I pulled both triggers on a old Sneider SxS, am l need to know how t o recock it  so I can put barrels back on receivero


----------



## Whiteeagle (Mar 3, 2014)

Put the barrels back on, replace the forearm, break the gun open and the hammers will automatically re-cock.


----------



## Clemson (Mar 3, 2014)

It depends on the gun, but typically, if you can reach inside the bottom of the breech area of the receiver with a screwdriver and pry "up", you can recock the hammers.


----------



## REDBONE (Mar 4, 2014)

Clemson said:


> It depends on the gun, but typically, if you can reach inside the bottom of the breech area of the receiver with a screwdriver and pry "up", you can recock the hammers.

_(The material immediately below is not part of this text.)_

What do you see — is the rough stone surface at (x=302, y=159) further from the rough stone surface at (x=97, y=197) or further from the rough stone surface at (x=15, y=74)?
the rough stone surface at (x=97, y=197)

I'm going to try this but this is a very old gun( 1880 ) and I've got to be very carefull. Wish I had never pulled those triggers.


----------



## godogs57 (Mar 4, 2014)

by now you know you never pull the triggers on a sxs shotgun without the barrels attached! sorry that happened. that is a deadly sin with my LC Smith sxs shotguns....if that happens with them, they have to be manually recocked with a special tool...you might be looking at the same thing. 

If you can't get it done, I'd try Schwartz gun repair, Elijay


----------



## Supercracker (Mar 4, 2014)

You can make the tool from an old file. Problem is adjusting the shape for your exact gun design.


----------



## REDBONE (Mar 4, 2014)

Thanks, we got it re cocked. I won't do that again!


----------